The poem was great but you do digress a lot.

27/12/08 5:54 PM  
Blogger .Tom Kapanka said...

HC,
Merry Christmas to you, too. It's been a while since I've been in the blogosphere, but as you know first hand. When life gets in the way of reading or writing blogs--life should always win out.

Dr. John,
I know. The digressing you mention is always in my writing to a certain extent, and sometimes some "background" or "flashback" may be useful and acceptable.
But I agree... I've really been struggling since the chapter about the bridge.

Thank you for being a diligent enough reader to point this out with patience. I should probably not have begun writing about “settling” our homestead during such unsettling times (personally and economically). I may have bitten off more than I could chew. (Did this ever happen to you with a sermon series? =)

If it adds any interest to the reading, it may help to know I've been sorting through many personal things as I write these posts about us digging the well and building the home that now sits empty. Some things about those years, I'm "seeing" (or understanding) for the first time.

The writing has been cathartic as my siblings and I work through our first fall and Christmas since Mom passed, and as we decide what’s best to do with the homestead.

If this were a book you could skip ahead, but blog "chapters" don't allow that luxury, and I'm taking way to long with all this.

It's one thing for a writer to bite off more than he can chew; it's another to chew what's bitten off with his mouth open, and I've probably been doing that here.

Anyway, I do apologize for what must seem like random digressions (some of them have even puzzled me) and I am determine to find the "thread" that began this series and to sew only with it as I wrap up these "Unsettled" matters.

28/12/08 11:46 AM  
Blogger Nancy said...

I've enjoyed it, just the way you penned it! The extras are like the icing on the cake. I love how you take what life deals you and then weave it into the story or the comments.
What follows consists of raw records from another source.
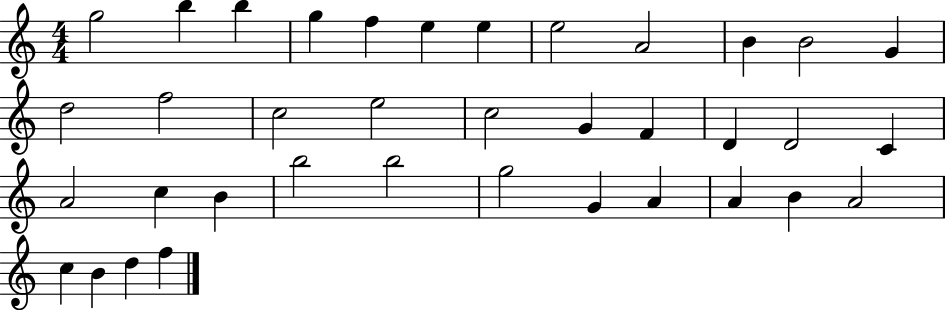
G5/h B5/q B5/q G5/q F5/q E5/q E5/q E5/h A4/h B4/q B4/h G4/q D5/h F5/h C5/h E5/h C5/h G4/q F4/q D4/q D4/h C4/q A4/h C5/q B4/q B5/h B5/h G5/h G4/q A4/q A4/q B4/q A4/h C5/q B4/q D5/q F5/q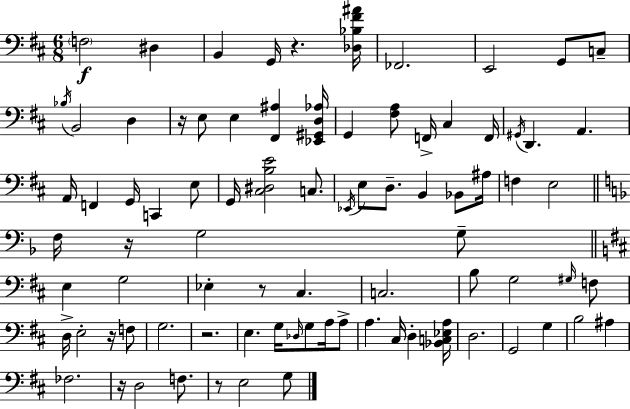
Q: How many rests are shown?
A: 8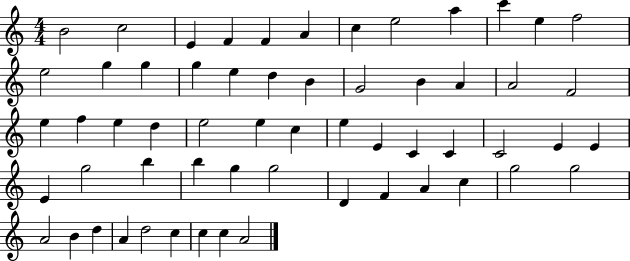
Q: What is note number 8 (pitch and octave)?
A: E5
It gives your readers a glimpse of the real "Tom" which is exactly the way it should be.

"To Dad, going to work was a duty wrapped in loyalty" and you shared with us the integrity, lining that wrapping... what an honorable man!

60 degrees again in the sunny south and still waiting on just a little snow.

Happy New Years, full of BLESSINGS, my friend! Enjoy your family.

29/12/08 12:58 PM  
Blogger Family Man said...

I hope your christmas was both happy and peaceful. Thanks for the excellent post.

29/12/08 2:27 PM  
Blogger .Tom Kapanka said...

Nancy,
You are a nice teacher! Thanks for being able to follow my "rabbit trails." (But Dr. John's kind prodding is also helpful.)

I had hopes to write today, but my daughter called and wondered if I could help her and her husband with some projects that got left undone last August when we were doing all that work on their "fixer-upper" house. I must say it has become quite the cozy home for them and their puppy (which I will post some pictures of after I get Chapter 12 posted). So anyway, one project led to another and before we knew it... it was almost 10 PM. But it was fun to wrap up some loose ends for them.

It has occurred to me more than once as I've worked over there that I would not know how to do any of that stuff if it weren't for those years of working with Dad on Saturdays.

Family Man,
And a belated Merry Christmas to you. Thanks for joining us this year!